* _WORK TO COMPLETE_
The records below must be copied in full, exactly as they read.

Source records
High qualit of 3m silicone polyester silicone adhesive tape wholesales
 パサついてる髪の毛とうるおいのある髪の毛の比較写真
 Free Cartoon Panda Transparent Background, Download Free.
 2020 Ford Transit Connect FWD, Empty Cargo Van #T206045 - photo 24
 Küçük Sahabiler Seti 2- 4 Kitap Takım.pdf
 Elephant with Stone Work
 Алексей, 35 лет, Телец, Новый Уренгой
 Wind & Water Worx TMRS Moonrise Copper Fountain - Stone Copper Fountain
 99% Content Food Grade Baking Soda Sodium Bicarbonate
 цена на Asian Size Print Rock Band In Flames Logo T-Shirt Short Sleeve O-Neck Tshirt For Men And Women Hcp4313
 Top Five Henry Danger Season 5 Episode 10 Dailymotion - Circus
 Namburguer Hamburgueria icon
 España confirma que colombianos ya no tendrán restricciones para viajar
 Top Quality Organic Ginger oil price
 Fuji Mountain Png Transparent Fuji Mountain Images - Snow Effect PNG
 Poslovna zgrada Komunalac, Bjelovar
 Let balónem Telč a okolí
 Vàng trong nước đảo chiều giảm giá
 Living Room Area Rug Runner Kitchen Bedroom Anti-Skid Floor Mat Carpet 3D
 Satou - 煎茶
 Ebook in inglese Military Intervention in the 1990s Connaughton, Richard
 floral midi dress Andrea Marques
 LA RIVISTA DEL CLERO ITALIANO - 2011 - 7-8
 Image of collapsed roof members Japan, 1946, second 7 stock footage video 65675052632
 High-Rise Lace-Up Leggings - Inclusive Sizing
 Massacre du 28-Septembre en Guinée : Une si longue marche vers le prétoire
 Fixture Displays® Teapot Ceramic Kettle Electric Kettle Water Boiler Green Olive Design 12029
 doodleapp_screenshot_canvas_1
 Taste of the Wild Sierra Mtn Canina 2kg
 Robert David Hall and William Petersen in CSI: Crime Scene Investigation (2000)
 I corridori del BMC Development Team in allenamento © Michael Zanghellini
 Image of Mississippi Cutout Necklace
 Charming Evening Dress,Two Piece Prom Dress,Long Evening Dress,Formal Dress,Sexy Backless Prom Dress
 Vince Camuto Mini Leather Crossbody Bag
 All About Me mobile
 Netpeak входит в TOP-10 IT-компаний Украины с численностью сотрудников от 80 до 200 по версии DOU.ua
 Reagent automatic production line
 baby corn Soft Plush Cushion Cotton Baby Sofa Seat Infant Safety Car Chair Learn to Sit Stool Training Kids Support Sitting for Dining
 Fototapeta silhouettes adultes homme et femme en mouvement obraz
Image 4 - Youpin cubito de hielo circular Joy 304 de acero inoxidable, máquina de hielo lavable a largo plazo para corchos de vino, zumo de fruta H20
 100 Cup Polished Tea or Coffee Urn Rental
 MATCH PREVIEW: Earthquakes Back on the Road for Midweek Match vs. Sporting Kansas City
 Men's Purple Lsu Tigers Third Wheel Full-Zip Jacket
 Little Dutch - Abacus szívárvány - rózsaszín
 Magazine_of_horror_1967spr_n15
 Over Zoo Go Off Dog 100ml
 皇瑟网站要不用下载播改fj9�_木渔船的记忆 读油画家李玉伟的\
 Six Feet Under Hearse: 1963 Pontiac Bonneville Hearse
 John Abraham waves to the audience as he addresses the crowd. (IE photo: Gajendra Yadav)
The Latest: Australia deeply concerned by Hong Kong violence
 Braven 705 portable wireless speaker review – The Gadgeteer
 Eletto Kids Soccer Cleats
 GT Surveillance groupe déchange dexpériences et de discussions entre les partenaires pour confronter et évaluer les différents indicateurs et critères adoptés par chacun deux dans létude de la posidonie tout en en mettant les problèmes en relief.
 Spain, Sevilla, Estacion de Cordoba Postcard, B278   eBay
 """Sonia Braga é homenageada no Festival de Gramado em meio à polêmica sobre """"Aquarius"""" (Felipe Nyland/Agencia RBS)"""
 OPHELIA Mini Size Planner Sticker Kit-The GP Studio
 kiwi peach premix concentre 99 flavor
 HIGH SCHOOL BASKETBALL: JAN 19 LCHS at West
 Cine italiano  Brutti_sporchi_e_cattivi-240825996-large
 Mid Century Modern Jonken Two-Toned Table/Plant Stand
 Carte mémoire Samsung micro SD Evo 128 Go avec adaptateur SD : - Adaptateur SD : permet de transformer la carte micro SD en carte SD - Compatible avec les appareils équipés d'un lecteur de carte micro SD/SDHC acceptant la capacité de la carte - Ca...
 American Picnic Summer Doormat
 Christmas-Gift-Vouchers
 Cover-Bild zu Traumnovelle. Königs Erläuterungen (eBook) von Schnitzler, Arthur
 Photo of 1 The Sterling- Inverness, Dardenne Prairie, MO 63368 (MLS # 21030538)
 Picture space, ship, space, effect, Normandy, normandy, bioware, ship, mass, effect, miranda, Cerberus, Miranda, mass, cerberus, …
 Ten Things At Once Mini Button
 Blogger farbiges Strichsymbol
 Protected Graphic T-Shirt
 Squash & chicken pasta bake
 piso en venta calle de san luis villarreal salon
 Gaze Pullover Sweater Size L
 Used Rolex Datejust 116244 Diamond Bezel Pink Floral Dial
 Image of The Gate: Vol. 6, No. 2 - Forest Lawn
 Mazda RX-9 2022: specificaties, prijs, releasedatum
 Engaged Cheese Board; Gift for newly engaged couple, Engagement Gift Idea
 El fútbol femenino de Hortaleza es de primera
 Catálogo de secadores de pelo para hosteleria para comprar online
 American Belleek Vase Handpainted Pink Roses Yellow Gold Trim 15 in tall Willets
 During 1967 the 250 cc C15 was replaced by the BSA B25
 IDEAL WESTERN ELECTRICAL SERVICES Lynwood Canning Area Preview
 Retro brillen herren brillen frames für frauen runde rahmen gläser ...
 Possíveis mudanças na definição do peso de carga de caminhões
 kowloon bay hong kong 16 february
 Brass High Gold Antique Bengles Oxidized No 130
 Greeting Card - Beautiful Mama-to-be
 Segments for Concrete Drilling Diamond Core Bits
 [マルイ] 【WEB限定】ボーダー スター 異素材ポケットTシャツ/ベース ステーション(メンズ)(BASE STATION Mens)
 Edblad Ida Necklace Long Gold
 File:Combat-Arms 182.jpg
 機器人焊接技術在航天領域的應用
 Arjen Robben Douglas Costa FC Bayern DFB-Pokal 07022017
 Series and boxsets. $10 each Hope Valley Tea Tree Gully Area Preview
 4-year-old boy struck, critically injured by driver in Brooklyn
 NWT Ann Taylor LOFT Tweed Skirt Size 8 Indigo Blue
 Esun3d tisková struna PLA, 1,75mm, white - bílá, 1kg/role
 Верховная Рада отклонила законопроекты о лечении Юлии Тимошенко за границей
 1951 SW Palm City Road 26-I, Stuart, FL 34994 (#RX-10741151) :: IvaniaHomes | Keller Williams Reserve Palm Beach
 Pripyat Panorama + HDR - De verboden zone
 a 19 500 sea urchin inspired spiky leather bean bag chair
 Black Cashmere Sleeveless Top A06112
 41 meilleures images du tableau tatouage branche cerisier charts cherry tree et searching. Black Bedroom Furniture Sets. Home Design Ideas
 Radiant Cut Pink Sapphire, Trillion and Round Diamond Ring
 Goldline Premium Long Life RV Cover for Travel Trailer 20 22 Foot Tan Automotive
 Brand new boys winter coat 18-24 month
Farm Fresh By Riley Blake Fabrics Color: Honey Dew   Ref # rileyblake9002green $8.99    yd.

* _ANSWER SECTION_
High qualit of 3m silicone polyester silicone adhesive tape wholesales
 パサついてる髪の毛とうるおいのある髪の毛の比較写真
 Free Cartoon Panda Transparent Background, Download Free.
 2020 Ford Transit Connect FWD, Empty Cargo Van #T206045 - photo 24
 Küçük Sahabiler Seti 2- 4 Kitap Takım.pdf
 Elephant with Stone Work
 Алексей, 35 лет, Телец, Новый Уренгой
 Wind & Water Worx TMRS Moonrise Copper Fountain - Stone Copper Fountain
 99% Content Food Grade Baking Soda Sodium Bicarbonate
 цена на Asian Size Print Rock Band In Flames Logo T-Shirt Short Sleeve O-Neck Tshirt For Men And Women Hcp4313
 Top Five Henry Danger Season 5 Episode 10 Dailymotion - Circus
 Namburguer Hamburgueria icon
 España confirma que colombianos ya no tendrán restricciones para viajar
 Top Quality Organic Ginger oil price
 Fuji Mountain Png Transparent Fuji Mountain Images - Snow Effect PNG
 Poslovna zgrada Komunalac, Bjelovar
 Let balónem Telč a okolí
 Vàng trong nước đảo chiều giảm giá
 Living Room Area Rug Runner Kitchen Bedroom Anti-Skid Floor Mat Carpet 3D
 Satou - 煎茶
 Ebook in inglese Military Intervention in the 1990s Connaughton, Richard
 floral midi dress Andrea Marques
 LA RIVISTA DEL CLERO ITALIANO - 2011 - 7-8
 Image of collapsed roof members Japan, 1946, second 7 stock footage video 65675052632
 High-Rise Lace-Up Leggings - Inclusive Sizing
 Massacre du 28-Septembre en Guinée : Une si longue marche vers le prétoire
 Fixture Displays® Teapot Ceramic Kettle Electric Kettle Water Boiler Green Olive Design 12029
 doodleapp_screenshot_canvas_1
 Taste of the Wild Sierra Mtn Canina 2kg
 Robert David Hall and William Petersen in CSI: Crime Scene Investigation (2000)
 I corridori del BMC Development Team in allenamento © Michael Zanghellini
 Image of Mississippi Cutout Necklace
 Charming Evening Dress,Two Piece Prom Dress,Long Evening Dress,Formal Dress,Sexy Backless Prom Dress
 Vince Camuto Mini Leather Crossbody Bag
 All About Me mobile
 Netpeak входит в TOP-10 IT-компаний Украины с численностью сотрудников от 80 до 200 по версии DOU.ua
 Reagent automatic production line
 baby corn Soft Plush Cushion Cotton Baby Sofa Seat Infant Safety Car Chair Learn to Sit Stool Training Kids Support Sitting for Dining
 Fototapeta silhouettes adultes homme et femme en mouvement obraz
Image 4 - Youpin cubito de hielo circular Joy 304 de acero inoxidable, máquina de hielo lavable a largo plazo para corchos de vino, zumo de fruta H20
 100 Cup Polished Tea or Coffee Urn Rental
 MATCH PREVIEW: Earthquakes Back on the Road for Midweek Match vs. Sporting Kansas City
 Men's Purple Lsu Tigers Third Wheel Full-Zip Jacket
 Little Dutch - Abacus szívárvány - rózsaszín
 Magazine_of_horror_1967spr_n15
 Over Zoo Go Off Dog 100ml
 皇瑟网站要不用下载播改fj9�_木渔船的记忆 读油画家李玉伟的\
 Six Feet Under Hearse: 1963 Pontiac Bonneville Hearse
 John Abraham waves to the audience as he addresses the crowd. (IE photo: Gajendra Yadav)
The Latest: Australia deeply concerned by Hong Kong violence
 Braven 705 portable wireless speaker review – The Gadgeteer
 Eletto Kids Soccer Cleats
 GT Surveillance groupe déchange dexpériences et de discussions entre les partenaires pour confronter et évaluer les différents indicateurs et critères adoptés par chacun deux dans létude de la posidonie tout en en mettant les problèmes en relief.
 Spain, Sevilla, Estacion de Cordoba Postcard, B278   eBay
 """Sonia Braga é homenageada no Festival de Gramado em meio à polêmica sobre """"Aquarius"""" (Felipe Nyland/Agencia RBS)"""
 OPHELIA Mini Size Planner Sticker Kit-The GP Studio
 kiwi peach premix concentre 99 flavor
 HIGH SCHOOL BASKETBALL: JAN 19 LCHS at West
 Cine italiano  Brutti_sporchi_e_cattivi-240825996-large
 Mid Century Modern Jonken Two-Toned Table/Plant Stand
 Carte mémoire Samsung micro SD Evo 128 Go avec adaptateur SD : - Adaptateur SD : permet de transformer la carte micro SD en carte SD - Compatible avec les appareils équipés d'un lecteur de carte micro SD/SDHC acceptant la capacité de la carte - Ca...
 American Picnic Summer Doormat
 Christmas-Gift-Vouchers
 Cover-Bild zu Traumnovelle. Königs Erläuterungen (eBook) von Schnitzler, Arthur
 Photo of 1 The Sterling- Inverness, Dardenne Prairie, MO 63368 (MLS # 21030538)
 Picture space, ship, space, effect, Normandy, normandy, bioware, ship, mass, effect, miranda, Cerberus, Miranda, mass, cerberus, …
 Ten Things At Once Mini Button
 Blogger farbiges Strichsymbol
 Protected Graphic T-Shirt
 Squash & chicken pasta bake
 piso en venta calle de san luis villarreal salon
 Gaze Pullover Sweater Size L
 Used Rolex Datejust 116244 Diamond Bezel Pink Floral Dial
 Image of The Gate: Vol. 6, No. 2 - Forest Lawn
 Mazda RX-9 2022: specificaties, prijs, releasedatum
 Engaged Cheese Board; Gift for newly engaged couple, Engagement Gift Idea
 El fútbol femenino de Hortaleza es de primera
 Catálogo de secadores de pelo para hosteleria para comprar online
 American Belleek Vase Handpainted Pink Roses Yellow Gold Trim 15 in tall Willets
 During 1967 the 250 cc C15 was replaced by the BSA B25
 IDEAL WESTERN ELECTRICAL SERVICES Lynwood Canning Area Preview
 Retro brillen herren brillen frames für frauen runde rahmen gläser ...
 Possíveis mudanças na definição do peso de carga de caminhões
 kowloon bay hong kong 16 february
 Brass High Gold Antique Bengles Oxidized No 130
 Greeting Card - Beautiful Mama-to-be
 Segments for Concrete Drilling Diamond Core Bits
 [マルイ] 【WEB限定】ボーダー スター 異素材ポケットTシャツ/ベース ステーション(メンズ)(BASE STATION Mens)
 Edblad Ida Necklace Long Gold
 File:Combat-Arms 182.jpg
 機器人焊接技術在航天領域的應用
 Arjen Robben Douglas Costa FC Bayern DFB-Pokal 07022017
 Series and boxsets. $10 each Hope Valley Tea Tree Gully Area Preview
 4-year-old boy struck, critically injured by driver in Brooklyn
 NWT Ann Taylor LOFT Tweed Skirt Size 8 Indigo Blue
 Esun3d tisková struna PLA, 1,75mm, white - bílá, 1kg/role
 Верховная Рада отклонила законопроекты о лечении Юлии Тимошенко за границей
 1951 SW Palm City Road 26-I, Stuart, FL 34994 (#RX-10741151) :: IvaniaHomes | Keller Williams Reserve Palm Beach
 Pripyat Panorama + HDR - De verboden zone
 a 19 500 sea urchin inspired spiky leather bean bag chair
 Black Cashmere Sleeveless Top A06112
 41 meilleures images du tableau tatouage branche cerisier charts cherry tree et searching. Black Bedroom Furniture Sets. Home Design Ideas
 Radiant Cut Pink Sapphire, Trillion and Round Diamond Ring
 Goldline Premium Long Life RV Cover for Travel Trailer 20 22 Foot Tan Automotive
 Brand new boys winter coat 18-24 month
Farm Fresh By Riley Blake Fabrics Color: Honey Dew   Ref # rileyblake9002green $8.99    yd.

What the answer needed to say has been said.